When people think about California, they often think of beaches, Hollywood, Half Dome and the Golden Gate Bridge.
But how about old shipwrecks off the coast? How ‘bout gold mining?
One government entity, the State Lands Commission, knows all about those shipwrecks and the treasures they may contain. And rightly so: Treasure hunters must fork over a portion of what they find to the state.
Treasure seekers, history buffs and people who are just curious must apply with the State Lands Commission to legally search for buried treasure off the California Coast.
There’s plenty to search for.
On July 30, 1865, for example, the Brother Jonathan foundered off the coast of Crescent City, a vessel that began its journey during the Gold Rush and ended it in the West Coast trades.
In another case, researchers in October 1997 set off on the Point Reyes National Seashore (Drakes Bay) and scoured the bottom of Drakes Bay looking for the San Agustin, a Spanish galleon that sank in 1595 some 400 years earlier.
But no matter how intriguing the subject matter (what’s more exciting than buried treasure?) the bureaucracy of government gets in the way, starting with the Lands Commission.
However, dealing with any government entity, notes the federal Bureau of Land Management, can be a tedious process for treasure hunters. The steps needed to obtain a permit may even deter some.
Hunting for gold isn’t limited to coastal waters. The process that made California’s reputation around the earth, gold mining, also offers attractions.
But for those determined to hunt for riches, there are some simple requirements. According to www.blm.gov, any citizen of the United States over the age of 18 can obtain a permit to mine for gold.
Other steps include obtaining a claim from the BLM and Forest Service that have current mining sites open.
There are four different mining claims and sites available to researchers: a Lode, a Placer, a Tunnel Site, and a Mill Site. Placers contain deposits of sand and gravel containing free gold, where a Lode is a rock placed between definite walls.
It’s also not free to mine for gold. According to the BLM website the costs vary, including a $15 service charge, a $34 location fee and a $140 maintenance payment.
According to californiagold.net, “In 2001, California ranked fourth in the United States in gold production. Approximately 449,200 troy ounces were produced worth about $122.3 million.”

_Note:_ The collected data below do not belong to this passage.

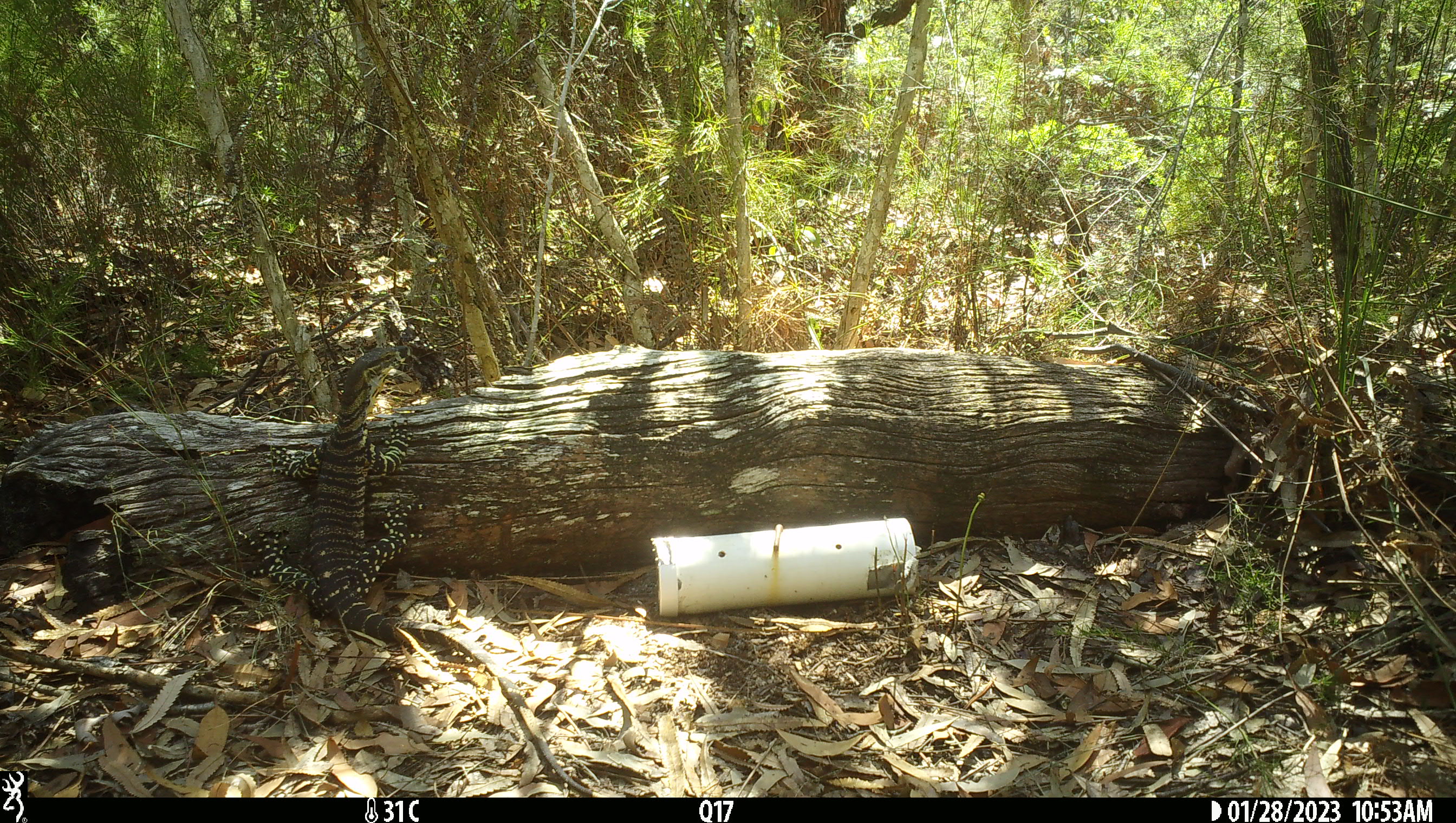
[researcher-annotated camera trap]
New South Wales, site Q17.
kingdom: Animalia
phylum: Chordata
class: Reptilia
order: Squamata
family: Varanidae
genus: Varanus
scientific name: Varanus varius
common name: lace monitor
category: goanna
Goanna (lace monitor) (Varanus varius).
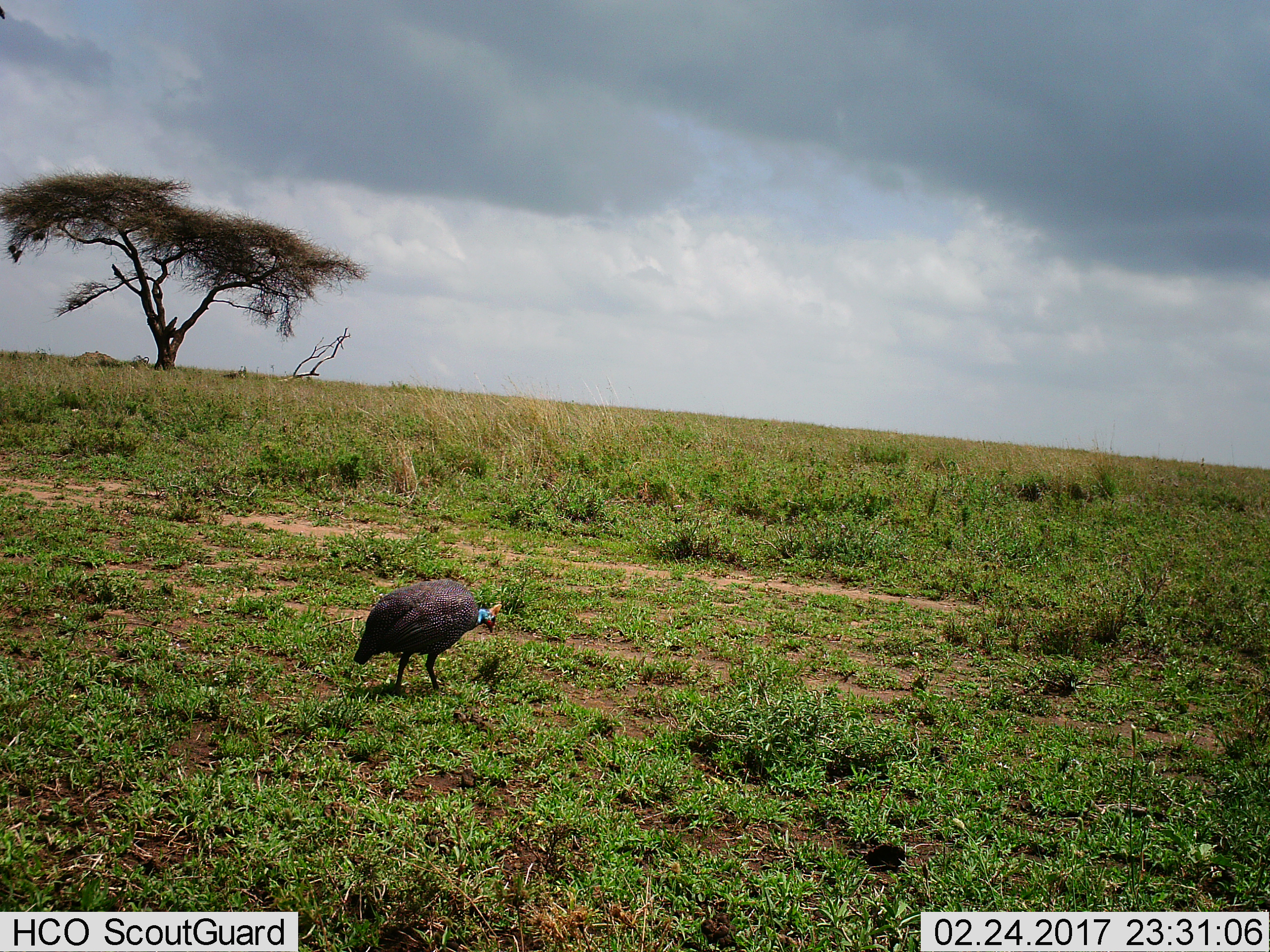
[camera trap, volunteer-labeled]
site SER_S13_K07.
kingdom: Animalia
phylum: Chordata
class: Aves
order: Galliformes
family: Numididae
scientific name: Numididae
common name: guineafowl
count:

Searching for gold is a popular activity in California, but one has to have the motivation and money to do so.
“I would love to mine for gold off of the California coast,” says Betty Gauthier, California gold enthusiast and history buff, “However, I’ve heard the costs to do so are expensive and if I don’t find any gold, then I’m out of a good sum of money.”
There have been many shipwrecks that have taken place off California, including at least one in Drakes Bay and the famous Electra, which was operated in San Francisco.
“I remember learning about the Electra at a very young age and becoming very passionate about what these ships went through,” says Paul Baumgarten, professional actor and historical collector out of Sacramento. “I learned all I could about all the ships that wrecked in California,” says Baumgarten. “I would love the opportunity to mine for gold. My wife and I are thinking about possibly going out on an expedition.”
He said the Electra went down on Oct. 16, 1894, and many of the crew were injured or lost.
“It saddens me to know these people were on these ships and some were never found,” says Baumgarten. “But it’s amazing what they were willing to endure out on the seas.”
According to author April Van Wyke in an article for the California State Lands Commission, “The La Paz, a ship of Chilean registry, was wrecked in a dramatic sea disaster in Mendocino harbor which resulted in the loss of a total of three vessels.” The La Paz shipwreck took place in 1855.
According to Lands Commission records, five people were lost in the La Paz Shipwreck and only one body was found – the captain’s wife.